Task statement: Edit the material below by changing "closest" to "nearest" and leaving everything else the same.

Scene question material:
--- Start ---

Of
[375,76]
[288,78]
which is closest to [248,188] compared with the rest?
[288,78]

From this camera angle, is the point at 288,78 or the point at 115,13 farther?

--- End ---

Response to this exercise:
Of
[375,76]
[288,78]
which is nearest to [248,188] compared with the rest?
[288,78]

From this camera angle, is the point at 288,78 or the point at 115,13 farther?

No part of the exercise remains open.